▶ [Aim] Everything from the line containing "Examining the items" to the last line of the records must be returned verbatim; nothing else belongs in the output.

Stored items
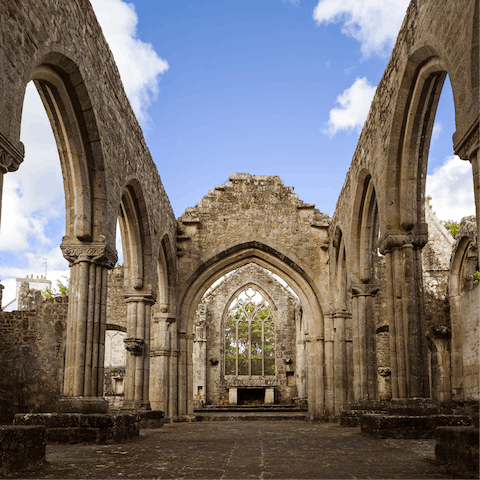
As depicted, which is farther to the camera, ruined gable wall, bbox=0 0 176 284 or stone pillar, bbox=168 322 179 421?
stone pillar, bbox=168 322 179 421

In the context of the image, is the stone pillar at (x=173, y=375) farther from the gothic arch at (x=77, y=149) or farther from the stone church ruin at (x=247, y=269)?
the gothic arch at (x=77, y=149)

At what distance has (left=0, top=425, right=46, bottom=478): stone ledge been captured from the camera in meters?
4.01

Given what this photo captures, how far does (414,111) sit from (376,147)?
1.38 m

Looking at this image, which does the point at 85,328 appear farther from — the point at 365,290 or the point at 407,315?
the point at 365,290

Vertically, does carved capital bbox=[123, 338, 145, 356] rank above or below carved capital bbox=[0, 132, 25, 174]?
below

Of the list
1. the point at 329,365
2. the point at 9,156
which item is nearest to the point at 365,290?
the point at 329,365

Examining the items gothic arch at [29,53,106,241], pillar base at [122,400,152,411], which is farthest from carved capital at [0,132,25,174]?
pillar base at [122,400,152,411]

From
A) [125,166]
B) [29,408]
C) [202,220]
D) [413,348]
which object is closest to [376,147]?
[413,348]

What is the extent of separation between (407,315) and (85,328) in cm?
409

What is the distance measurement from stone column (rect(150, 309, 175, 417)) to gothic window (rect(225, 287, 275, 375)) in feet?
21.1

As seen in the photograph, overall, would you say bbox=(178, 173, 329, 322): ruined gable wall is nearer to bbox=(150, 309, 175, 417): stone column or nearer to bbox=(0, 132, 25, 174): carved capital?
bbox=(150, 309, 175, 417): stone column

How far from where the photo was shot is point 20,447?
4141 millimetres

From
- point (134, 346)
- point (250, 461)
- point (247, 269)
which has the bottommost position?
point (250, 461)

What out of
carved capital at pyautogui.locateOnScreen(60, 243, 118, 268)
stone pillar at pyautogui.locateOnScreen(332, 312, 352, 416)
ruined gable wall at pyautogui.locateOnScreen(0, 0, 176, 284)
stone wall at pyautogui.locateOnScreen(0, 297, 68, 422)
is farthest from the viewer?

▶ [Exercise answer]
Examining the items gothic arch at [29,53,106,241], pillar base at [122,400,152,411], which is farthest from carved capital at [0,132,25,174]?
pillar base at [122,400,152,411]

From
A) [125,166]
B) [29,408]
C) [202,220]
D) [413,348]
which object is closest to [376,147]?
[413,348]

What is the extent of separation between (407,315) and (85,328) in cm?
409

What is the distance measurement from stone column (rect(150, 309, 175, 417)) to gothic window (rect(225, 287, 275, 375)) in feet?
21.1

As seen in the photograph, overall, would you say bbox=(178, 173, 329, 322): ruined gable wall is nearer to bbox=(150, 309, 175, 417): stone column or nearer to bbox=(0, 132, 25, 174): carved capital?
bbox=(150, 309, 175, 417): stone column

How far from where the photo was shot is point 20,447?
4141 millimetres

From
- point (134, 346)
- point (250, 461)
- point (247, 269)
which has the bottommost position?
point (250, 461)

What out of
carved capital at pyautogui.locateOnScreen(60, 243, 118, 268)
stone pillar at pyautogui.locateOnScreen(332, 312, 352, 416)
ruined gable wall at pyautogui.locateOnScreen(0, 0, 176, 284)
stone wall at pyautogui.locateOnScreen(0, 297, 68, 422)
is farthest from the viewer?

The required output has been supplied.